Quizá por eso me gustó tanto la manera como Leonardo Boff, se refirió a la función de la espiritualidad en su artículo más reciente: “Somos seres con espiritualidad. Descubrimos la fuerza del mundo espiritual que constituye nuestro estrato más profundo, donde se elaboran los grandes sueños, se hacen las preguntas últimas sobre el significado de nuestra vida y donde sentimos que debe existir una Energía amorosa y poderosa que impregna todo, sostiene el cielo estrellado y nuestra propia vida, sobre la cual no tenemos todo el control. Podemos abrirnos a Ella, acogerla, como en una apuesta, confiar en que Ella nos sostiene en la palma de su mano y que, a pesar de todas las confrontaciones, garantiza un buen final para nuestro universo, para nuestra historia, a la vez sapiente y demente, y para cada uno de nosotros. Cultivando este mundo espiritual nos sentimos más fuertes, más cuidadores, más amorosos, en fin, más humanos.”
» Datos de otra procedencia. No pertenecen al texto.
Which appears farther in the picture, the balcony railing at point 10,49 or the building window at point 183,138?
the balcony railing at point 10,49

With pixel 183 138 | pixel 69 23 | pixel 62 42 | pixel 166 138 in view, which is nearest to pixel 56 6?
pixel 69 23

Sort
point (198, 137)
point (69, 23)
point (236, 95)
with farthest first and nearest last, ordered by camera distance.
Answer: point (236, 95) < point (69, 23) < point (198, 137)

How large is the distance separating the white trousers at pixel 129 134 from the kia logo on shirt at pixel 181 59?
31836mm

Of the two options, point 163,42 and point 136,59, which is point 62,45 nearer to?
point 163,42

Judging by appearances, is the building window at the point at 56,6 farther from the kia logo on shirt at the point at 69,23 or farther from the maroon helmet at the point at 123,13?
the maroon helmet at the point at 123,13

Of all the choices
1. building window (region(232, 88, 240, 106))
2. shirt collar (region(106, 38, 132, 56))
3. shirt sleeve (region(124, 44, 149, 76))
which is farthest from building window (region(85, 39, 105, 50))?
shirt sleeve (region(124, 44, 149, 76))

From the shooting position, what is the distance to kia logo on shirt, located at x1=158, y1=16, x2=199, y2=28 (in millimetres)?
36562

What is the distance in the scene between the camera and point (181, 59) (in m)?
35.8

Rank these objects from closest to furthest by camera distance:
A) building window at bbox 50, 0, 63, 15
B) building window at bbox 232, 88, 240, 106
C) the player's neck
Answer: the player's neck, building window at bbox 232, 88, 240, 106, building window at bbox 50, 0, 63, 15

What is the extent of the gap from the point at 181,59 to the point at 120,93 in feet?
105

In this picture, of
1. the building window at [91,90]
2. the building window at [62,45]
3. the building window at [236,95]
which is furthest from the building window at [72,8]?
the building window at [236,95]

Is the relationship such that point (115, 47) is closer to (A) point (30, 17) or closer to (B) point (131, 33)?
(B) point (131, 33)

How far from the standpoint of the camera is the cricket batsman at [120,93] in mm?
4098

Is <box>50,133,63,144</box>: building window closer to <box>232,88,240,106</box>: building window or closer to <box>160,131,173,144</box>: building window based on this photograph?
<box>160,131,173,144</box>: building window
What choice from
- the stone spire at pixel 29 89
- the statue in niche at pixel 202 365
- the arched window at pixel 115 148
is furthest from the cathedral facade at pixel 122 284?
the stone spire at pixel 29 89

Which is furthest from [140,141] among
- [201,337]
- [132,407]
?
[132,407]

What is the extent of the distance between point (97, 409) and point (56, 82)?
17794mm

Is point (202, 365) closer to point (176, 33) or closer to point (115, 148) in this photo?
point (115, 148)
Si la religión sirve para esto, para hacernos más cuidadores y más amorosos, sea bienvenida. Si, en cambio, sirve solamente para infundir miedo y reforzar nuestras actitudes discriminatorias, sirve para muy poco y más le valdría ser barrida de la historia. No lo olvidemos: no es cualquier Dios en el que creemos, sino en el Dios de aquel judío de Nazaret al que llamamos mesías y salvador.